### Preprocessing for KNN

This step prepares the dataset for a distance-based classifier. Rows containing "?" are removed because KNN cannot operate with unknown values. Categorical columns are one-hot encoded. Numerical columns are standardized. The data is then split into training and testing sets using a stratified split.

In [None]:
import pandas as pd
from sklearn.model_selection import train_test_split
from sklearn.preprocessing import OneHotEncoder, StandardScaler
from sklearn.compose import ColumnTransformer
from sklearn.pipeline import Pipeline
df = pd.read_csv("adult.csv")

df_clean = df.replace("?", pd.NA).dropna()

X = df_clean.drop("income", axis=1)
y = df_clean["income"].apply(lambda x: 1 if x == ">50K" else 0)

categorical_cols = X.select_dtypes(include=["object"]).columns.tolist()
numeric_cols = X.select_dtypes(exclude=["object"]).columns.tolist()

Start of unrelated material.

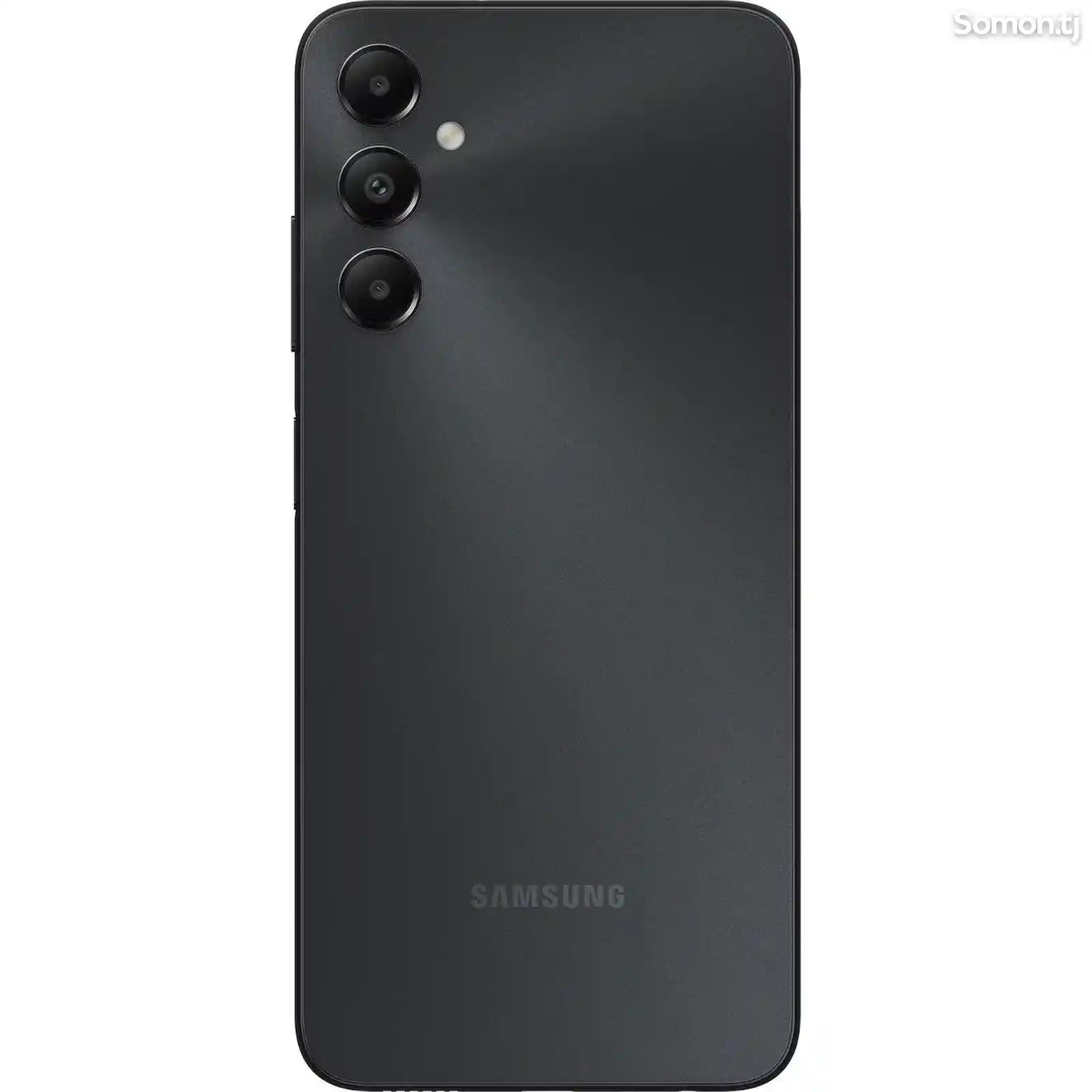Samsung Galaxy A05s 4/128gb-2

preprocessor = ColumnTransformer([
    ("cat", OneHotEncoder(handle_unknown="ignore"), categorical_cols),
    ("num", StandardScaler(), numeric_cols)
])

X_train, X_test, y_train, y_test = train_test_split(
    X, y, test_size=0.2, random_state=42, stratify=y
)

### KNN Model Training

This step builds a pipeline that applies preprocessing and then fits a K-Nearest Neighbors classifier. K is set to 5 and distance weighting is used. The model learns patterns from the processed training data.

In [None]:
from sklearn.neighbors import KNeighborsClassifier

knn = KNeighborsClassifier(n_neighbors=5, weights="distance")

model = Pipeline([
    ("prep", preprocessor),
    ("knn", knn)
])

model.fit(X_train, y_train)

### KNN Model Evaluation

This step evaluates the trained KNN model on the test set. The reported metrics include accuracy, precision, recall, and F1 score. A confusion matrix is plotted to summarize prediction performance across the two income classes.

In [None]:
from sklearn.metrics import accuracy_score, precision_score, recall_score, f1_score, confusion_matrix
import seaborn as sns
import matplotlib.pyplot as plt


y_pred = model.predict(X_test)

acc = accuracy_score(y_test, y_pred)
prec = precision_score(y_test, y_pred)
rec = recall_score(y_test, y_pred)
f1 = f1_score(y_test, y_pred)

print("Accuracy:", acc)
print("Precision:", prec)
print("Recall:", rec)
print("F1 Score:", f1)

cm = confusion_matrix(y_test, y_pred)

plt.figure(figsize=(5, 4))
sns.heatmap(cm, annot=True, fmt="d", cmap="Blues")
plt.title("KNN Confusion Matrix")
plt.xlabel("Predicted")
plt.ylabel("Actual")
plt.tight_layout()
plt.show()

### KNN Model Report

**Current Results**
- Accuracy: 0.83
- Precision: 0.67
- Recall: 0.62
- F1 Score: 0.65
- Confusion matrix shows strong performance on the <=50K class and weaker recall on the >50K class.

**Fit Assessment**
- KNN shows moderate performance with signs of underfitting on the >50K class.
- High dimensionality after one-hot encoding limits KNN effectiveness.
- Imbalance in the target distribution affects recall for the >50K class.

**Next Steps**
- Tune KNN hyperparameters (k values, distance metrics).
- Compare against stronger models such as Logistic Regression, Random Forest, XGBoost, and SVM.
- Consider alternative handling of missing values or feature selection to reduce dimensionality.